One thing I wanted to ask you more about, Tom: why would it feel to you like cannibalizing our brand if we made basic things premium?
For me at least, the sales pitch for Beeminder is hugely refreshing: it’s very clear up front about what the concept is, and this is really nicely reinforced by things like the force majeure clause and the “exquisitely fair” premium sub slider. The values expressed by this are something like “fair”, “rational”, and “honest” (though not, note, “cheap” or “free”). It feels, in short, like the kind of company who I’m enthusiastic about giving money to.
In particular, I’m thrilled that Beeminder doesn’t feel like another slightly scuzzy SaaS provider attempting to extract my money because I’m too lazy to cancel, or constantly trying to upsell me into an unnecessarily high subscription band. It makes a straightforward offer (QS with commitment contracts) with a fair price (the cost of derailing) and a straight-up commitment to honesty. This made me not only happy to commit to its use, but also (eventually) to a lifetime premium sub.
I’m cool with premium for pledgeless, for starting the road at $910, and for Beekeeper, because those are things that are likely to actually cost you money! It seems exquisitely fair to have those as premium.
On the other hand, charging for (hypothetically) turning on the “view rosy line on the graph” bit would feel cheap. Instead of providing an awesome tool at a fair price, it would be artificially crippling the basic version to chisel some money out of your public. If the tool is free, that’s maybe fair enough, but it isn’t: you’re in the enviable position of having actual revenue from (many of) your basic users. So it would just feel like a slightly tawdry cash grab, which isn’t really in line with my perceptions of what your brand values are.
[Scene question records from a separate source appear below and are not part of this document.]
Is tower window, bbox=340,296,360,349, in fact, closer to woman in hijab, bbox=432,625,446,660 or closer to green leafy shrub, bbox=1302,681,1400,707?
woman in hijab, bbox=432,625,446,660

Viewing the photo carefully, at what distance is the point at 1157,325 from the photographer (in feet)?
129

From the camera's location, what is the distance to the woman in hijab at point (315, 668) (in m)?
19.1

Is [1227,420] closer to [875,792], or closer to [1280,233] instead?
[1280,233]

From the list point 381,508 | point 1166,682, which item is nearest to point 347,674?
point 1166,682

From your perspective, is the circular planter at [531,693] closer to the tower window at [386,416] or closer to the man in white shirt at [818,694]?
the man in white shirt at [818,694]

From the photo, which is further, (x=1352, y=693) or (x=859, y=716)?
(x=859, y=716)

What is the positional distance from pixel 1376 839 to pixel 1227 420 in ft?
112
Incidentally, I’ve actually never been quite as comfortable with the other limb of your expressed premium policy (“too complicated”) as it seems a bit of a cop-out, though the fact that people will accidentally rename their graphs and break things will probably cause enough of a support demand to justify it.
I think my perception of your values is probably fairly widely held. My reaction to it probably isn’t: plenty of people seem to have no problem with business models selling configuration bits or supernumerary foozles. Hell, if Microsoft had a proposition as good as Beeminder, then I’m sure it’d get plenty of business.
On the other hand, I doubt I’m the only one – and you haven’t set your stall out as a nickel-and-diming company. If you start looking more like one (intentionally or not) then I fear you’d be eating a reputation that has a lot of long term commercial value. Customer delight and perceived brand value congruence is pretty hard to obtain.
The extreme of that would be to make everything premium, like a limited free trial but then you have to pay to keep using Beeminder. A normal subscription service, in other words.
That’s a little difficult to square with the “pay up if you derail” sting which is at the core of why Beeminder is great, but you could probably do something with the pledges-towards-subs which would make that work (though you’d have to be careful not to devalue the sting by simply giving you your cash back as a subscription credit, of course…)
In many ways it’d actually feel more honest than a weird hybrid where it looks like the price is x ($derail) but once you’ve used it for a bit you realise you actually need (say) the retroratchet feature to be able to beemind effectively and you’re stuck with the option of either abandoning your time investment in the system or forking out an extra $y/mo.
The biggest argument against that is that we’ve made a big deal out of the “if you never go off track you’ll never pay anything” feature.
That is quite a large part of it, I think. It’s not so much that it couldn’t have been set up as a subscription-only service but that it wasn’t. (Plus the more boring business case argument about whether raising the barriers to entry would increase revenue, of course, but that’s got very little to do with brand values). It’s very much about the honesty and straightforwardness rather than the cash.
tl;dr: Need to be careful to avoid making Beeminder a tawdry bait-and-switch. But it might just be me.